Rust-like scripting language

I have no idea of the details but my understanding from various presentations is that modern Javascript engines like V8 tackle this problem by not optimizing code for a given type during start up. But if they notice that a particular function is used repeatedly with the same type parameters at run time then they will then JIT the function for use with those types so that it runs faster the next time it is called. Similarly they optimize structure access if they do not change their shape.

Then if the program ever calls the functions with different type parameters or modifies a structure shape those JIT optimizations are thrown away and it reverts to regular interpreting.

My experiments with V8 bear out this suggestion. I have seen JS programs start out slow on the first few iterations and then get into their stride.

It all sounds very hairy scary to me!

Being able to modify objects any how at run time certainly allows for quick and dirty hacking. But it does mean that in a large program it's hard to know what you are dealing with at any point in the source code.

JIT compilation provides various optimizations while benefitting from a quick start up. The main issue with JIT (if there even is one) is implementing one in an efficient manner, viz. one that compiles 'hot' code without interrupting execution. Although a JIT compiler can be easy to implement, writing a good one is difficult—naive implementations slow short programs down rather than speed them up.

IMO, elegant solutions arising from 'quick and dirty hacking' are the raison d'être for most scripting languages. When working on larger software projects written with a scripting language, I totally agree that static approaches should be taken.

In the context of this thread, I think that this is why @L0uisc suggested that Python complemented Rust. Although they differ in syntax and semantics, the underlying 'theme' of both languages is strikingly similar. They both straddle the line between imperative, functional, and object oriented. They both allow for rapid development within an expressive paradigm. However, because neither are used in exactly the same way for the exact same things, it's clear what the best language for a particular problem is. I think this similar-yet-complementary dynamic is why Rust is such a great systems language for Python developers, and why Python is such a great scripting language for Rust programmers.

1 Like

Yep.

That is why my current preferred languages are Rust and Javascript.

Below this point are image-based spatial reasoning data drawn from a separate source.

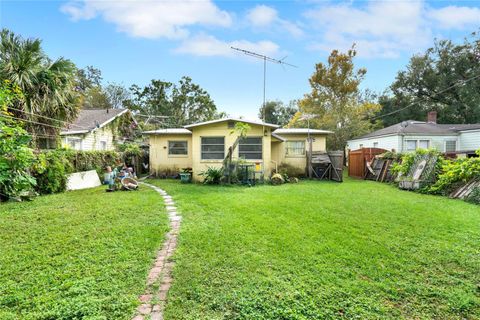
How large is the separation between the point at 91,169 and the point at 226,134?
6.41 m

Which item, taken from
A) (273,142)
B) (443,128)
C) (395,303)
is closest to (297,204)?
(395,303)

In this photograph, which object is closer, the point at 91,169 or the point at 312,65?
the point at 91,169

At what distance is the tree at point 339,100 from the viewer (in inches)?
798

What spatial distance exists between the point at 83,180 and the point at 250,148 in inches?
293

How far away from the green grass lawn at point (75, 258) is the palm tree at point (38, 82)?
15.3 feet

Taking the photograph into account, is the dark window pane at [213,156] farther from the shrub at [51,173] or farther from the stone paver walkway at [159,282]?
the stone paver walkway at [159,282]

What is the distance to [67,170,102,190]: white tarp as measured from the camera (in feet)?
31.1

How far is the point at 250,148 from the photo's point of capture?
39.4ft

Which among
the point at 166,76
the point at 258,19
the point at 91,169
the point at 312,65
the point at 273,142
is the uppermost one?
the point at 166,76

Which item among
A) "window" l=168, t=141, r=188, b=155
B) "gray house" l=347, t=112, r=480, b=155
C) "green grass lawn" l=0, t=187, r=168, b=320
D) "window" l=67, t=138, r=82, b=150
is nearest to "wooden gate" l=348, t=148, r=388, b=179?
"gray house" l=347, t=112, r=480, b=155

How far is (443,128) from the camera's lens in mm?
18141

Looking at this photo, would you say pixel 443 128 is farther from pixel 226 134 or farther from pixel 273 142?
pixel 226 134

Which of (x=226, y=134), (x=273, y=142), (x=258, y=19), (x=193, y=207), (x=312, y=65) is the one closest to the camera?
(x=193, y=207)

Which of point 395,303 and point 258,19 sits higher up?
point 258,19
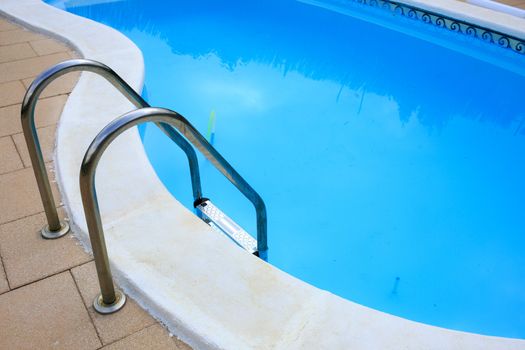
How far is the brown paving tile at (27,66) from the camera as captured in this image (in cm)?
353

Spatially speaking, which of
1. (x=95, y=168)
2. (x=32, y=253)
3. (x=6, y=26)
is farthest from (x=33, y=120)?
(x=6, y=26)

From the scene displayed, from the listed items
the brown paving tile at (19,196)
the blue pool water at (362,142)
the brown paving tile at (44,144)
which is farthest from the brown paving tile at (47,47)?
the brown paving tile at (19,196)

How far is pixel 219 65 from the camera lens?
17.5ft

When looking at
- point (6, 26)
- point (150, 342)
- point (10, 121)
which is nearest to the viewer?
point (150, 342)

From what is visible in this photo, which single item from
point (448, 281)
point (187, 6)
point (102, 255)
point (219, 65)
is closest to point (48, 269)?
point (102, 255)

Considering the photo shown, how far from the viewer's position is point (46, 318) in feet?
5.44

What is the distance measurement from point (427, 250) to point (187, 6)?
549 cm

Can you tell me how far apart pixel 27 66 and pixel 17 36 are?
93cm

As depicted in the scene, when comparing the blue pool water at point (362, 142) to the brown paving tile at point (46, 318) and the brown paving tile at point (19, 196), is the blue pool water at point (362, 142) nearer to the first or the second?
the brown paving tile at point (19, 196)

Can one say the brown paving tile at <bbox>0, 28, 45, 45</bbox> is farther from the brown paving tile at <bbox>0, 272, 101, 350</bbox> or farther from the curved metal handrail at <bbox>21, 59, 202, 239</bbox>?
the brown paving tile at <bbox>0, 272, 101, 350</bbox>

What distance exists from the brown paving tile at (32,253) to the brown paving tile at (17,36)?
2.91 m

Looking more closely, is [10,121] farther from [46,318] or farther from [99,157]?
[99,157]

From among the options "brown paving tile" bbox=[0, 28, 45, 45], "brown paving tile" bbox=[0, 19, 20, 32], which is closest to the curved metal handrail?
"brown paving tile" bbox=[0, 28, 45, 45]

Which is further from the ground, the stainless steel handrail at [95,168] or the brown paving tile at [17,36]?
the stainless steel handrail at [95,168]
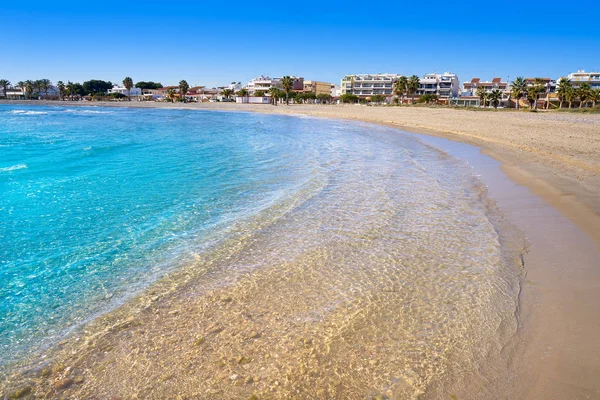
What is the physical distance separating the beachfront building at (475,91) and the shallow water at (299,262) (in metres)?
103

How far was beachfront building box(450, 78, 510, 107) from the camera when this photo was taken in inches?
4232

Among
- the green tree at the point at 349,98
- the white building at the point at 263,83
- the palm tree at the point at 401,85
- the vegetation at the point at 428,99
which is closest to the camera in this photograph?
the vegetation at the point at 428,99

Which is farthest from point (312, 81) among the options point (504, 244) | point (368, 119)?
point (504, 244)

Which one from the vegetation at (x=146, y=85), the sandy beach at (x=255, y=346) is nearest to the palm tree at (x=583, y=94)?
the sandy beach at (x=255, y=346)

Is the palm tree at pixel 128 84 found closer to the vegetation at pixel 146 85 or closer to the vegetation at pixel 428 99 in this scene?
the vegetation at pixel 146 85

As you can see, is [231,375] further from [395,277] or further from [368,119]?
[368,119]

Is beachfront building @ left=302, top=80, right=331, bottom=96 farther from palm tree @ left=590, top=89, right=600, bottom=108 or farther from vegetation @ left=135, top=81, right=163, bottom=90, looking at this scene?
palm tree @ left=590, top=89, right=600, bottom=108

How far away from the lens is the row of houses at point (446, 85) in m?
109

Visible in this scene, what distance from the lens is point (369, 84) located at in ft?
443

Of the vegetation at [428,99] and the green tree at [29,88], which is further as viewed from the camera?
the green tree at [29,88]

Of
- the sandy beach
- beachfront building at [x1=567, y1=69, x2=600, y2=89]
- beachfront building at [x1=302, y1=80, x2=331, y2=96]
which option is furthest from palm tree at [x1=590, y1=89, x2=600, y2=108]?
beachfront building at [x1=302, y1=80, x2=331, y2=96]

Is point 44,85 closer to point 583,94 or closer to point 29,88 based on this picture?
point 29,88

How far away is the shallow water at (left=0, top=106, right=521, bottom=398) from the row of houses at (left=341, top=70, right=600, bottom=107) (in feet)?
339

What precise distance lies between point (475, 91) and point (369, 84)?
33857 mm
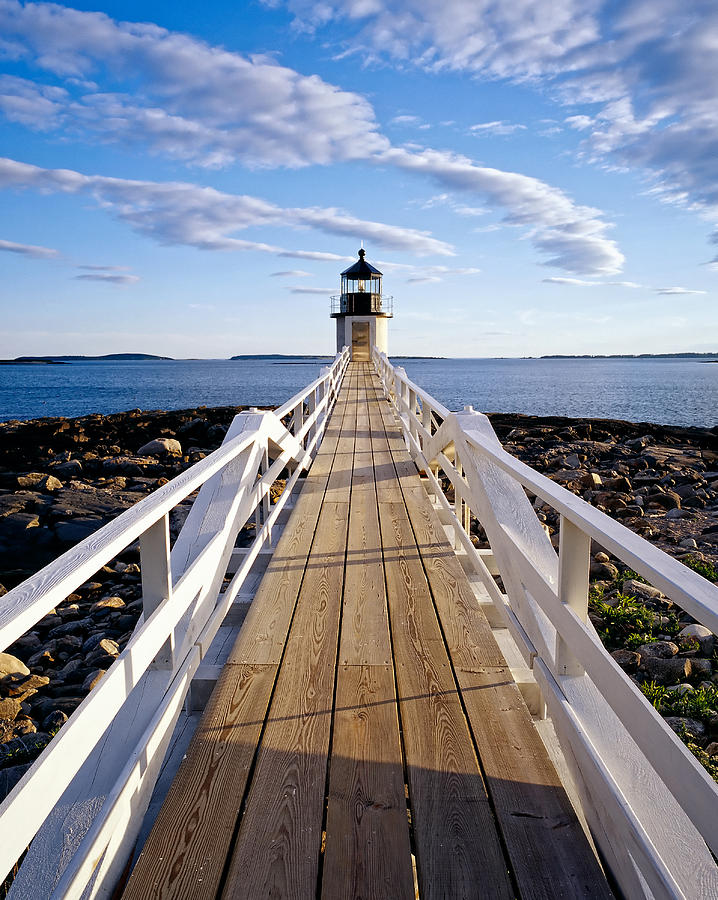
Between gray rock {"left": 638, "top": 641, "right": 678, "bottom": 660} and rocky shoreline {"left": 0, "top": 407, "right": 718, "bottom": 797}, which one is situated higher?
gray rock {"left": 638, "top": 641, "right": 678, "bottom": 660}

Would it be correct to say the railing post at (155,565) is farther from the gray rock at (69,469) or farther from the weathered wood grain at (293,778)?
the gray rock at (69,469)

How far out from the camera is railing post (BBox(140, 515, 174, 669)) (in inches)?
78.2

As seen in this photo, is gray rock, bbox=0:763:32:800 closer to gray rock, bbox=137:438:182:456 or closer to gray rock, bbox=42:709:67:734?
gray rock, bbox=42:709:67:734

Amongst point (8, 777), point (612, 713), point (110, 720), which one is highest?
point (110, 720)

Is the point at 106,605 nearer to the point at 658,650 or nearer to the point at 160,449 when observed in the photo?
the point at 658,650

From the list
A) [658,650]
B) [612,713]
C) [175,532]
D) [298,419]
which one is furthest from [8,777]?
[175,532]

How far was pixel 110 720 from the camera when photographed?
5.23ft

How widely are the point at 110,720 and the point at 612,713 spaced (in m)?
1.44

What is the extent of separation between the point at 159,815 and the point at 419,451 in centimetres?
544

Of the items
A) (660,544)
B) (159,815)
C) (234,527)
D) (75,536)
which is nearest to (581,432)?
(660,544)

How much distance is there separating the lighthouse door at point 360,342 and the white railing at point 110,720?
93.9ft

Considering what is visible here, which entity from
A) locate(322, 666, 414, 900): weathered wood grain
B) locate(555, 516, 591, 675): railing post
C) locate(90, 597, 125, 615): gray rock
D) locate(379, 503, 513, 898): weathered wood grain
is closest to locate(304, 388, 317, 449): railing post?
locate(90, 597, 125, 615): gray rock

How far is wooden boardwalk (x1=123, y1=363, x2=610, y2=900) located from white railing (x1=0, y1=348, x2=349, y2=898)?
0.54 feet

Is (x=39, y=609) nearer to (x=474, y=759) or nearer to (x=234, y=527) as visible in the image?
(x=474, y=759)
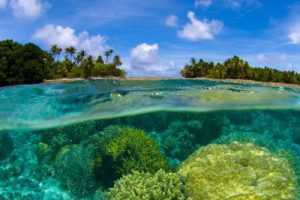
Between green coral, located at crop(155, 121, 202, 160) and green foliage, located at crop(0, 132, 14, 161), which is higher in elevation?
green coral, located at crop(155, 121, 202, 160)

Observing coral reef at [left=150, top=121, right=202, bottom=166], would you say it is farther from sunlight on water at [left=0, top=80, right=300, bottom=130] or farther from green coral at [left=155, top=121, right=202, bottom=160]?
sunlight on water at [left=0, top=80, right=300, bottom=130]

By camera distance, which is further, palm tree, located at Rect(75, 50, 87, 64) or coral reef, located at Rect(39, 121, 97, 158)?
palm tree, located at Rect(75, 50, 87, 64)

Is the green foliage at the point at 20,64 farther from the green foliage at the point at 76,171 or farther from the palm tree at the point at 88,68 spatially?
the green foliage at the point at 76,171

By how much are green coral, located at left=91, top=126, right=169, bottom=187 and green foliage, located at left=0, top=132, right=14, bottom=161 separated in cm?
448

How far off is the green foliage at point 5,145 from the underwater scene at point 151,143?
0.14ft

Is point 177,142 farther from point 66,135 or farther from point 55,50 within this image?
point 55,50

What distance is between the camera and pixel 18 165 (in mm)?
15945

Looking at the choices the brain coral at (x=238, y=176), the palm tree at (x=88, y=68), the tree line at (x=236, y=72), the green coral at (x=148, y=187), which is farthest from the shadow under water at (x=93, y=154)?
the palm tree at (x=88, y=68)

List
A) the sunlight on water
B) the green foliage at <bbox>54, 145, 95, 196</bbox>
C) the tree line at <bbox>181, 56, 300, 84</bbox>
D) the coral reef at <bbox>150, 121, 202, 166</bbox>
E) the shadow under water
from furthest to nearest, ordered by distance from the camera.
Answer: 1. the tree line at <bbox>181, 56, 300, 84</bbox>
2. the sunlight on water
3. the coral reef at <bbox>150, 121, 202, 166</bbox>
4. the green foliage at <bbox>54, 145, 95, 196</bbox>
5. the shadow under water

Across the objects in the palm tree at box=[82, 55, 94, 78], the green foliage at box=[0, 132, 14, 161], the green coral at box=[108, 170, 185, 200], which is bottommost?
the green foliage at box=[0, 132, 14, 161]

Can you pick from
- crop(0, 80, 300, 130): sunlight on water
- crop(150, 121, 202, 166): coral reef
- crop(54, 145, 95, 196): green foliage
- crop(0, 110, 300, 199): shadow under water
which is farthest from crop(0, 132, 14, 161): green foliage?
crop(150, 121, 202, 166): coral reef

Mind you, I'm don't see how "elegant solutions" and "quick and dirty hacking" fit together.

From the point of view of that underlying theme I feel that Javascript is far more Rust like than Python.

But hey, what does it matter? Getting some people who only know Python or Javascript or whatever to explore something else is a good thing. Rust with it's cargo and crates and other comforts might be just the thing.

1 Like

For example, let's say that you want to trace what methods are called on an object. In Python, you'd just write something like:

class Logger:
    def __init__(self, inner):
        self.__inner = inner

    def __getattr__(self, attr):
        print(f"Calling {attr}")
        return getattr(self.__inner, attr)

    def __repr__(self):
        return f"Logger({self.__inner})"

x = Logger([4, 1, 2])
x.append(3)
x.sort()
print(x)

# Output:
# Calling append
# Calling sort
# Logger([1, 2, 3, 4])

Although this is quick and dirty, it's pretty elegant - it just logs and calls what's inside it. By default, it's generic across types, and doesn't require much work on the part of the programmer to implement. It's pretty easy to stumble upon short succinct solutions to complex problems in Python.

4 Likes

On another note, I wonder what a small scripting language analog to Rust would look like. Starting with Notes on a Smaller Rust, I think a language with similar constructs to Rust but with a looser type system and no lifetimes (garbage collected, or compile time gc'd like Micro-Mitten) would be a joy to use. It'd have structs, traits, enums, and everything else there's to love about Rust, but with more dynamic typing, more general built-in types (I'm looking at you &str) and so on.

2 Likes

You might want to check out some of the projects listed here.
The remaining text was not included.